RPG-AE: Neuro-Symbolic Graph Autoencoders with Rare Pattern Mining for Provenance-Based Anomaly Detection
This work addresses the problem of stealthy cyberattacks for cybersecurity practitioners, offering an incremental improvement by integrating pattern mining with graph learning.
The paper tackled detecting Advanced Persistent Threats (APTs) in system-level provenance data by combining a Graph Autoencoder with rare pattern mining, resulting in improved anomaly ranking quality over baseline methods and competitive performance with ensemble approaches on the DARPA Transparent Computing datasets.
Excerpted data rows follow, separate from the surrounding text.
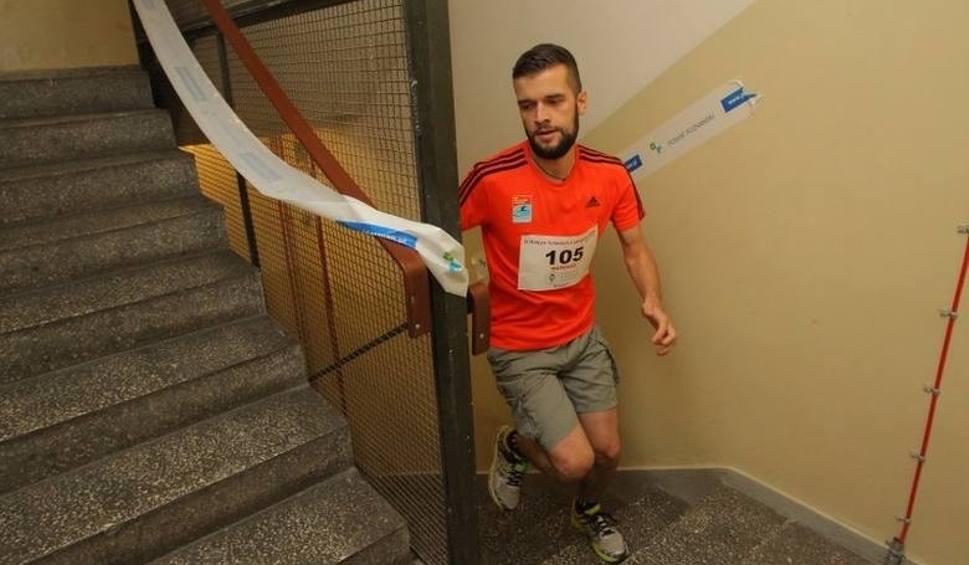 Film do artykułu: Biegiem po schodach [KOMENTARZ]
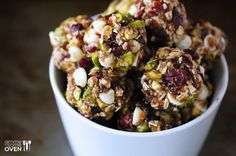 This Cranberry Pistachio Energy Bites recipe is a no-bake energy bites. It's combined with cranberry, pistachio, chia seeds, oats and held together with honey. Pistachio Recipes, Pistachio Biscotti, No Bake Energy Bites, Energy Bars, Healthy Energy Bites, Snacks Sains, Snacks Saludables, Good Food, Yummy Food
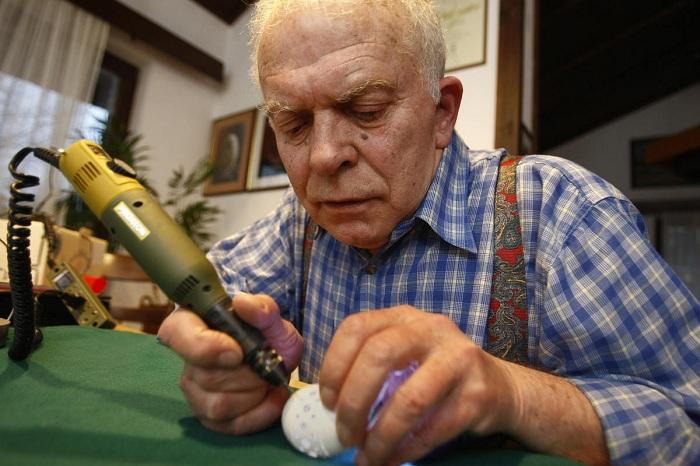 Franc Grom создает узорчатые скульптуры из яиц.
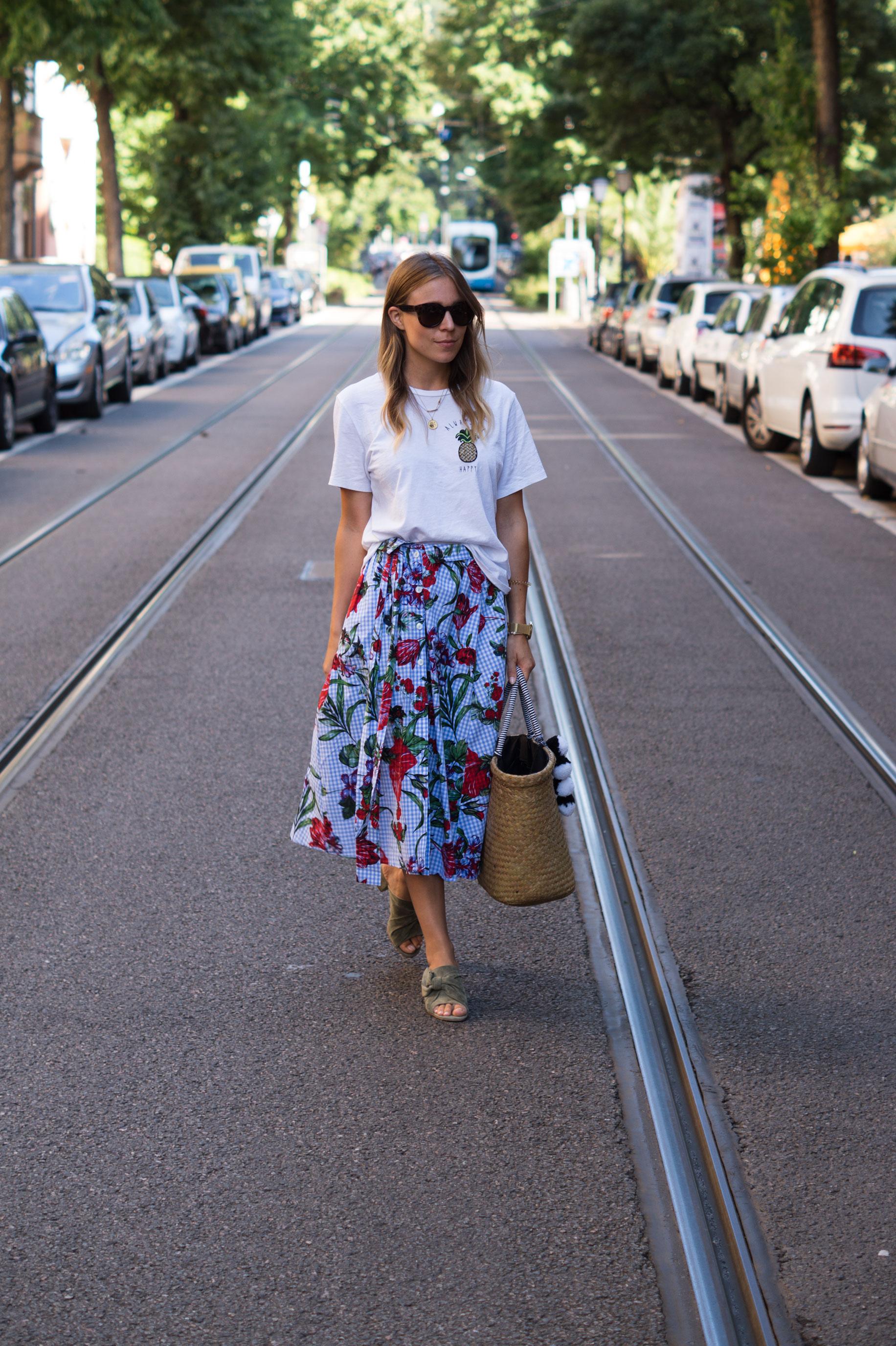 Zara Midi Skirt Ginham Floral Print Blumenmuster karierter Rock Print Shirt Manfield Mules Sariety Summer Shopping Look_15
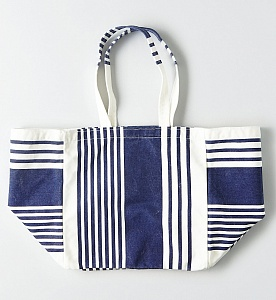 AEO Oversized Canvas Tote
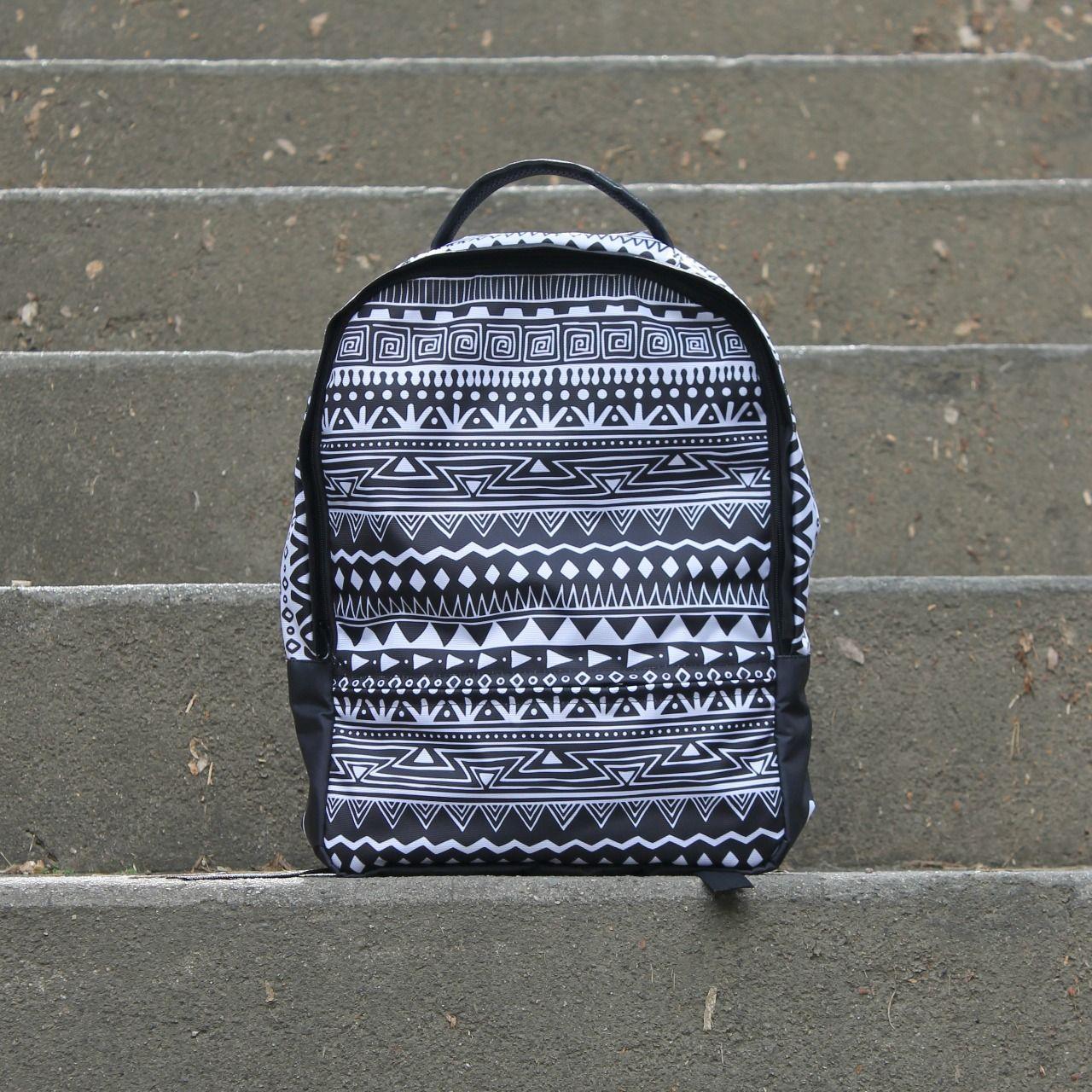 Morral étnico blanco y negro  Marca FULANO Bags, Morrales, mochilas, backpack, maletines.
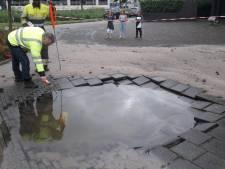 Breuk waterleiding zorgt voor metershoge waterfontein in Alphen aan den Rijn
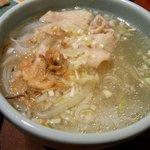 アジアンダイニング 金魚蘭 - 豚しゃぶのフォーです。フォーって好きなんですよね。さて、どんなお味なんでしょう。まずはスープから。おおっ、程よい味付けがたまりませんよ。麺も美味しいです。これはレベルが高いですよ。他の料理も期待が持て
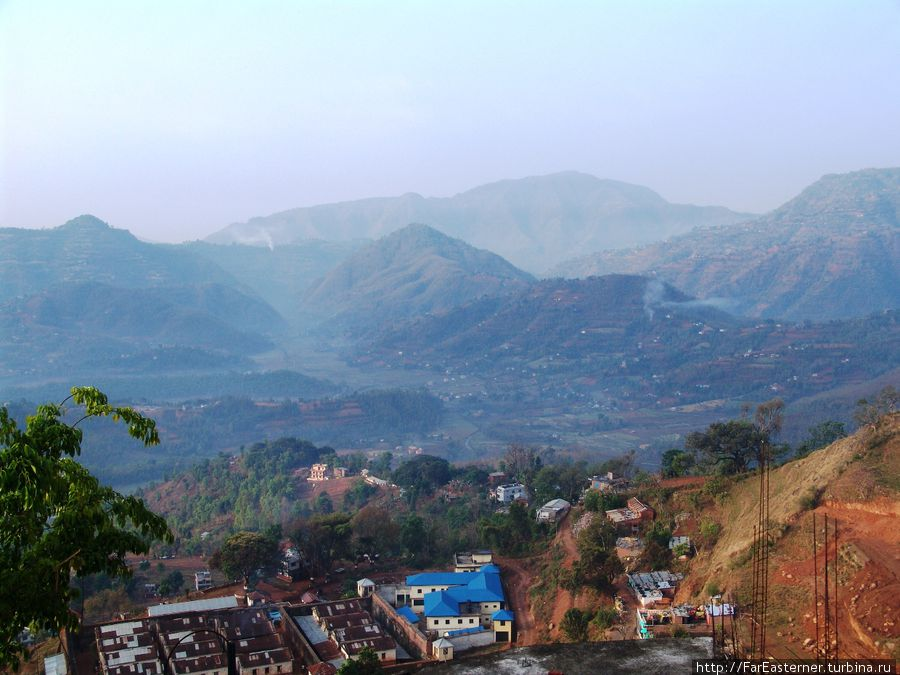 Вид на долину Мади с балкона Mohan Guesthouse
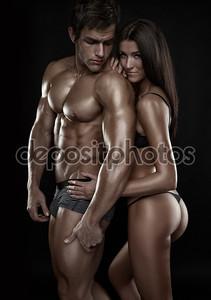 Сексуальная пара, красивая женщина, держащая мускулистый мужчина, изолированные на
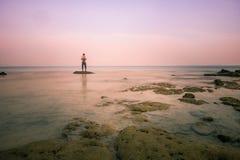 Молодой человек смотря океан Концепция избежание от давления исследования работы и различных вещей в жизни жить с природой, Koh Y стоковые фотографии rf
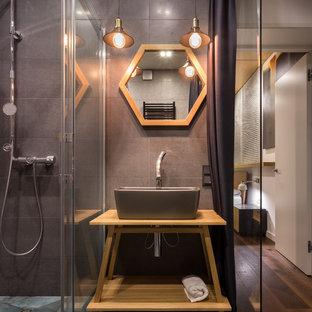 Idee per una stanza da bagno padronale industriale di medie dimensioni con lavabo a bacinella, nessun'anta, top in legno, doccia a filo pavimento, pareti grigie, piastrelle grigie e pavimento verde
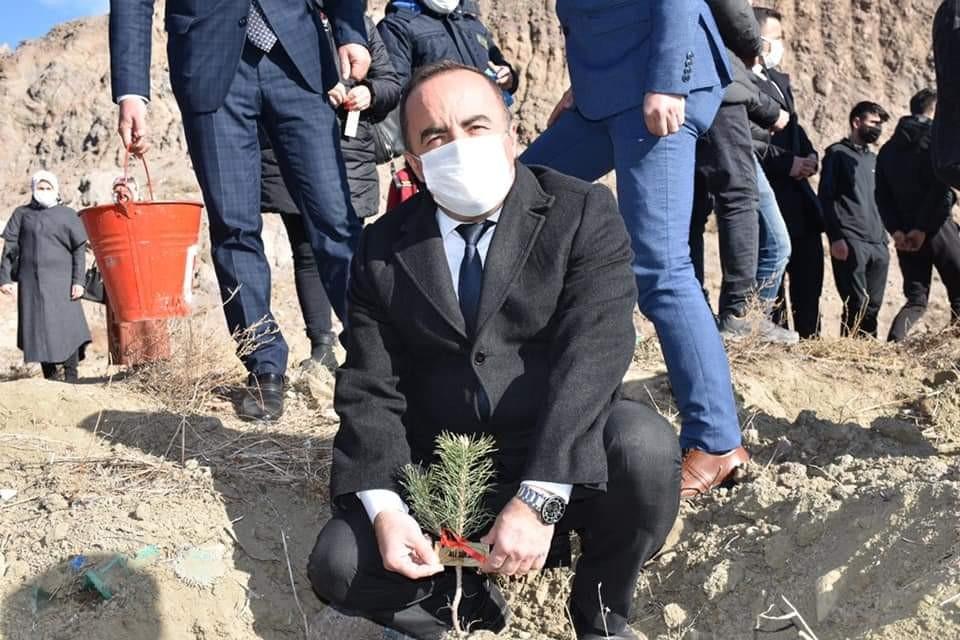 Ülkü ocaklarından Alparslan Türkeş hatıra ormanı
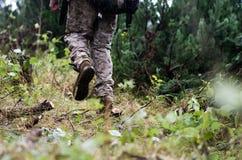 USMC战士在森林里 免版税库存照片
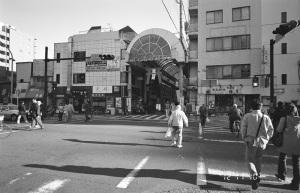 ヨコハマ・ビオゴン・モノクロ計画その45(横浜橋商店街:横浜市南区):CONTAX G1、Carl Zeiss Biogon T* 21mm F2.8、F8AE、ILFORD XP2 SUPER、Kenko L37 Super PRO、Nikon SUPER COOLSCAN 5000 ED(フィルムタイプ:ネガ(モノクロ)、色空間:グレースケール、ICEなしGEMなしROCなし)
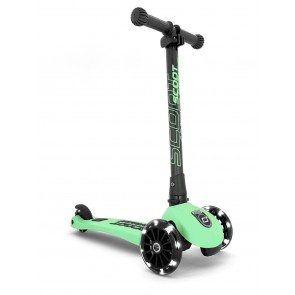 SCOOT&RIDE dječji romobil - Highwaykick 3 LED - Kiwi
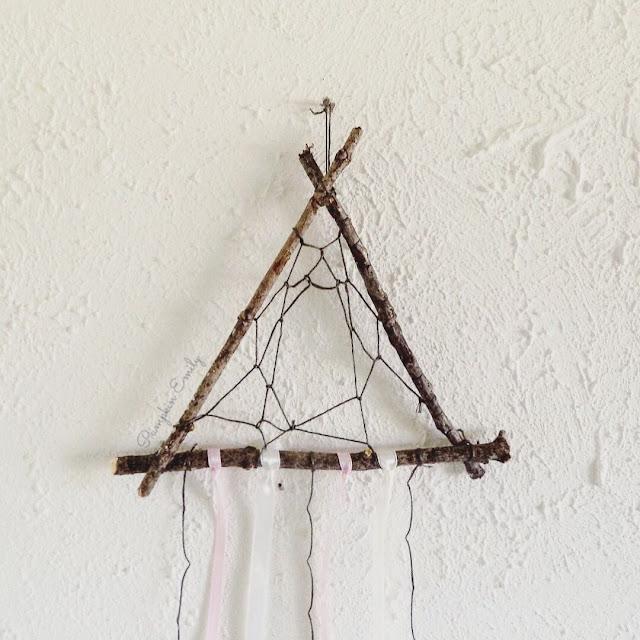 DIY Triangle Dreamcatcher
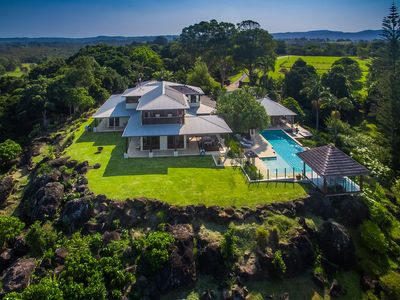 Cape Retreat - stunning coastal property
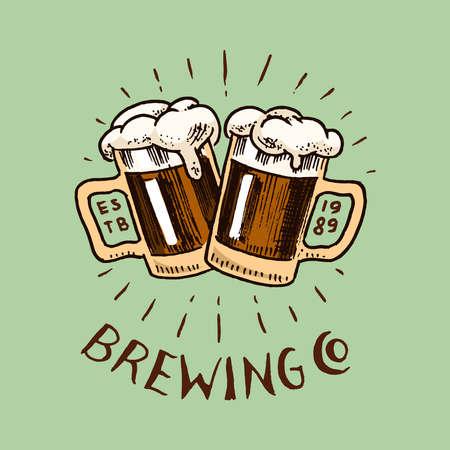 Saluti brindisi. Bicchiere di birra in stile vintage. Etichetta alcolica con elementi calligrafici. Distintivo americano classico per banner poster. Lettering schizzo inciso disegnato a mano per web, menu pub. Vettoriali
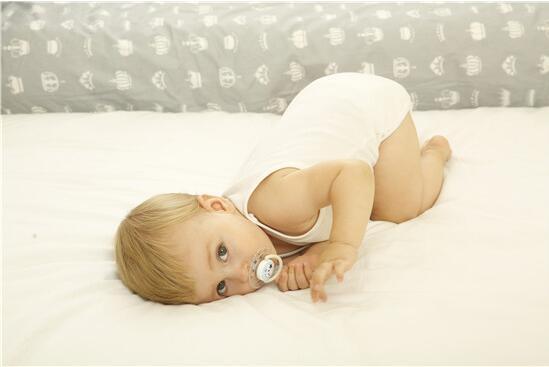 婴儿床品七件套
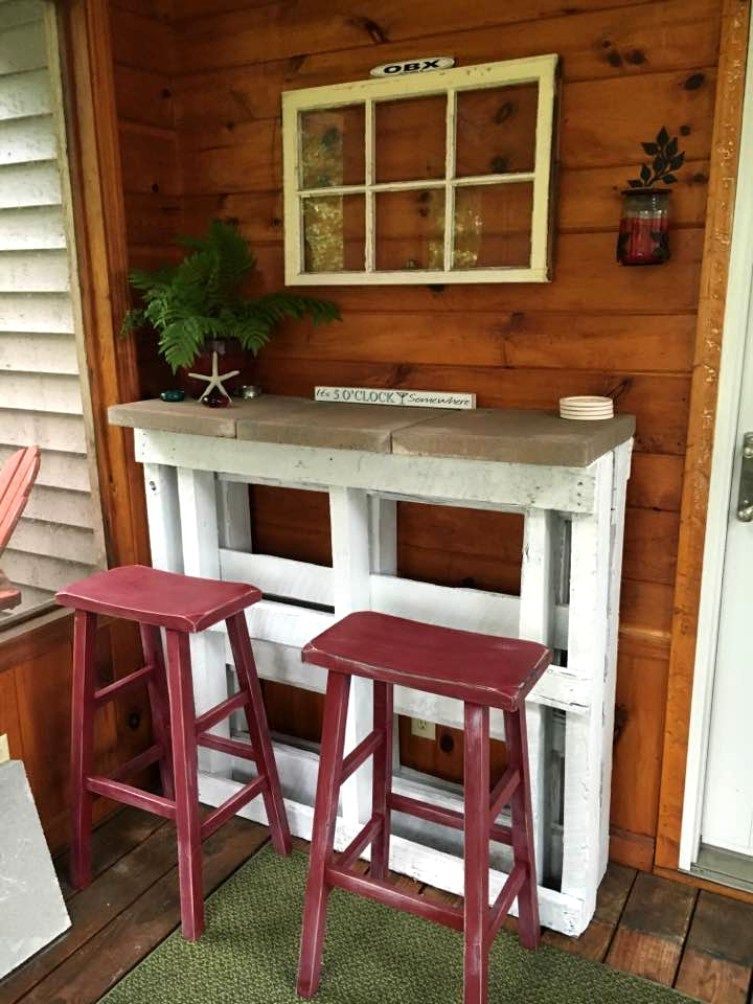 Awesome Pallet Bar   30 Best Picket Pallet Bar DIY Ideas For Your Home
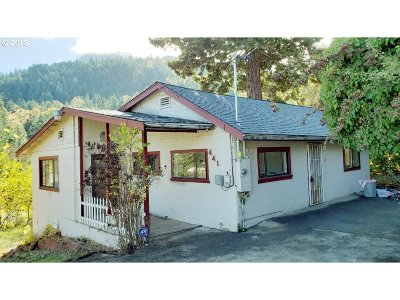 Canyonville Single Family Home For Sale: 441 SW Fourth Pl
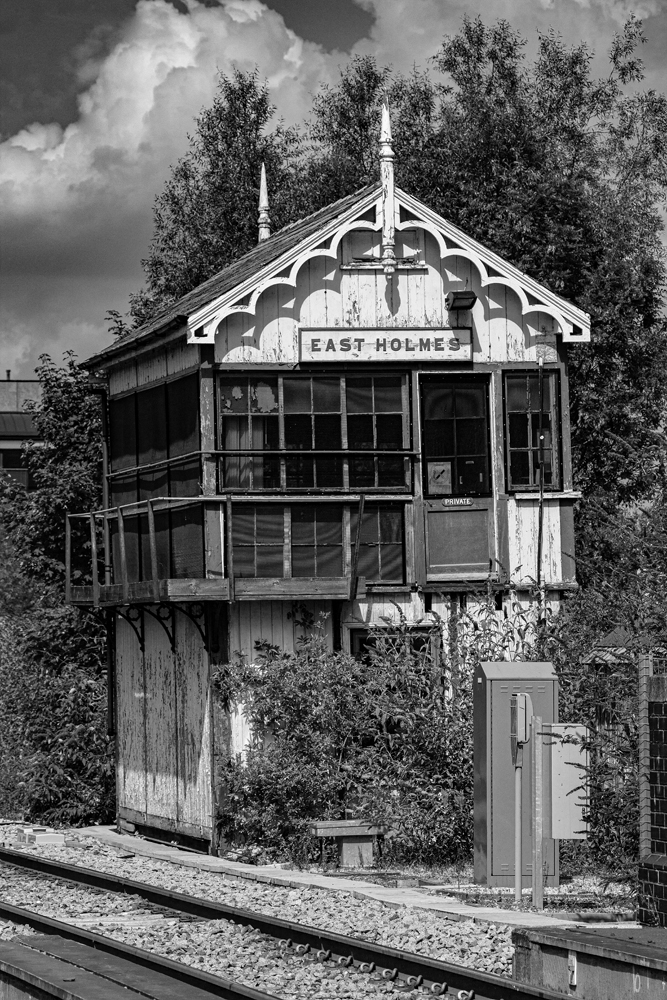 The Old Signal Box - Richard Broom Photography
Advanced Persistent Threats (APTs) are sophisticated, long-term cyberattacks that are difficult to detect because they operate stealthily and often blend into normal system behavior. This paper presents a neuro-symbolic anomaly detection framework that combines a Graph Autoencoder (GAE) with rare pattern mining to identify APT-like activities in system-level provenance data. Our approach first constructs a process behavioral graph using k-Nearest Neighbors based on feature similarity, then learns normal relational structure using a Graph Autoencoder. Anomaly candidates are identified through deviations between observed and reconstructed graph structure. To further improve detection, we integrate an rare pattern mining module that discovers infrequent behavioral co-occurrences and uses them to boost anomaly scores for processes exhibiting rare signatures. We evaluate the proposed method on the DARPA Transparent Computing datasets and show that rare-pattern boosting yields substantial gains in anomaly ranking quality over the baseline GAE. Compared with existing unsupervised approaches on the same benchmark, our single unified model consistently outperforms individual context-based detectors and achieves performance competitive with ensemble aggregation methods that require multiple separate detectors. These results highlight the value of coupling graph-based representation learning with classical pattern mining to improve both effectiveness and interpretability in provenance-based security anomaly detection.